The parent company of Hainan Airlines continued its battle for the “Big Chinese Investor” crown this week by picking up its own US hotel chain, while another big buyer, Wang Jianlin again lost his title as Asia’s wealthiest man to Jack Ma. All this while down under, banks halt mortgages for foreign homebuyers, while Chinese investors continue to shop for new projects. Read on for all the details.
China’s HNA to Buy Carlson Hotels Group
Carlson Rezidor Hotel Group, the home to brands including Radisson and Country Inns & Suites, will be sold to a unit of Chinese conglomerate HNA Group.
The Wall Street Journal reported in January that parent company Carlson was exploring alternatives for the hotel business. The parent company also owns business travel manager Carlson Wagonlit Travel. Read more>>
Wang Jianlin Re-Loses Title of Asia’s Richest Man to Jack Ma
The title of Asia’s richest man has once again changed hands, after Alibaba chairman Jack Ma recently overtook Dalian Wanda’s Wang Jianlin to the top spot.

The tasks.
[1] Summarize the roundup on Chinese investors in two sentences.
[2] Resume the roundup on Chinese investors after its last sentence.

Dataset section.
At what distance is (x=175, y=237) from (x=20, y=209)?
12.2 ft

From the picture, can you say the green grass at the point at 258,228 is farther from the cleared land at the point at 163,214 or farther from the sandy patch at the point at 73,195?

Responses to the exercise.
[1] A unit of Chinese conglomerate HNA Group will buy Carlson Rezidor Hotel Group, home to brands including Radisson and Country Inns & Suites, after parent company Carlson had been exploring alternatives for the hotel business. Alibaba chairman Jack Ma has again overtaken Dalian Wanda's Wang Jianlin as Asia's richest man.

[2]
According to Bloomberg’s billionaires index, Ma increased his net worth by US$4.3 billion (S$5.8 billion) to US$33.3 billion, after the e-commerce giant’s financial affiliate Ant Financial raised a record amount in funding. Read more>>
China Vanke Says Core Profits Up 28% in Q1
China’s largest residential property developer, China Vanke Co Ltd, said its first-quarter core profit rose around 28 percent from the year before, as government measures to support the sector boosted sales of apartments.
Vanke said in a statement late on Wednesday that its core profit was 805.1 million yuan ($124 million) in January-March, up from 628.7 million yuan a year earlier. Read more>>
Sino Land Cuts Prices by 10% on Sai Kung Project
Sino Land has become the latest developer in Hong Kong to cut prices and sweeten its mortgage terms to boost sales in the upcoming Labour Day week as the city’s once-sizzling property market shows signs of losing steam.
The developer on Wednesday announced it is raising the discount for the 30 units on offer at The Mediterranean project in Sai Kung to up to 26 per cent, from December’s 14.5 per cent. Buyers will also receive a first mortgage loan of up to 85 per cent, up from the earlier 80 per cent, of flat value. Read more>>
Big 4 Aussie Bank Stops Lending to Foreign Homebuyers
Banking giant Westpac has stopped lending to foreign property buyers in a surprise move that is likely to spark concerns about a slowdown in residential construction, particularly in capital city apartments.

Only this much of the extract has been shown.